“Children of Twins Design”, Brian M. D’Onofrio2014-09-29 (, , ; backlinks)⁠:

Because parents provide the environmental context for the family and transmit genetic makeup to their offspring, the genetic and environmental processes responsible for associations between family risk factors and offspring adjustment are confounded. Social scientists typically use statistical controls to account for ‘third’ variables that influence both characteristics, but family studies cannot account for unmeasured genetic or environmental confounds.

The Children of Twins (CoT) Design [7, 13]. Using children of identical twins can determine if a parental characteristic has an environmental association with a child behavior or whether the intergenerational relation is confounded by selection factors. When children of fraternal twins are included, the design is able to reveal whether confounds are genetic or environmental in origin5.

The CoT Design is best known for its use with studying dichotomous environmental risk factors, such as a diagnosis of a psychiatric disorder6. For example, the children of schizophrenic parents are at higher risk for developing the disorder than the general population. In order to elucidate the genetic and environmental mechanisms responsible for the intergenerational association, researchers compare the rates of schizophrenia in the offspring of discordant pairs of twins (one twin is diagnosed with the disorder and one is not). A comparison between the children of affected (diagnosed with schizophrenia) identical twins and their unaffected (no diagnosis) cotwins is the initial step in trying to understand the processes through which the intergenerational risk is mediated. Because offspring of both identical twins share the same genetic risk associated with the parental psychopathology from the twins, any difference between the offspring is associated with environmental processes specifically related to the parental psychopathology (see below for a discussion of the influence of the nontwin parent). Effectively, the CoT Design provides the best control comparison group because children with schizophrenia are compared with their cousins who share the same genetic risk associated with schizophrenia and any environmental conditions that the twins share.
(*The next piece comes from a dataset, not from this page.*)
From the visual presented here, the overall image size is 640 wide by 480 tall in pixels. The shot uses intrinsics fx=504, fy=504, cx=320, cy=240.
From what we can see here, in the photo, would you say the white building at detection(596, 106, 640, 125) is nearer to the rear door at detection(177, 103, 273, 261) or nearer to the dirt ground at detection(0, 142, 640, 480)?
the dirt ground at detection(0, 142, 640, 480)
If offspring from the unaffected identical twin have a lower prevalence of schizophrenia than offspring of the affected identical twin, the results would suggest that the experience of having schizophrenic parent has a direct environmental impact on one’s own risk for schizophrenia

…The most well-known application of the design explored the intergenerational association of schizophrenia using discordant twins6. Offspring of schizophrenic identical cotwins had a morbid risk of being diagnosed with schizophrenia of 16.8, whereas offspring of the unaffected identical cotwins had a morbid risk of 17.4. Although the offspring in this later group did not have a parent with schizophrenia, they had the same risk as offspring with a schizophrenic parent. The results effectively discount the direct causal environmental theory of schizophrenia transmission. The risk in the offspring of the unaffected identical twins was 17.4, but the risk was much lower (2.1) in the offspring of the unaffected fraternal cotwins. This latter comparison suggests that genetic factors account for the association between parental and offspring schizophrenia.

Similar findings were reported for the transmission of bipolar depression1. In contrast, the use of the CoT to explore transmission of alcohol abuse and dependence from parents to their offspring highlighted role of the family environment8.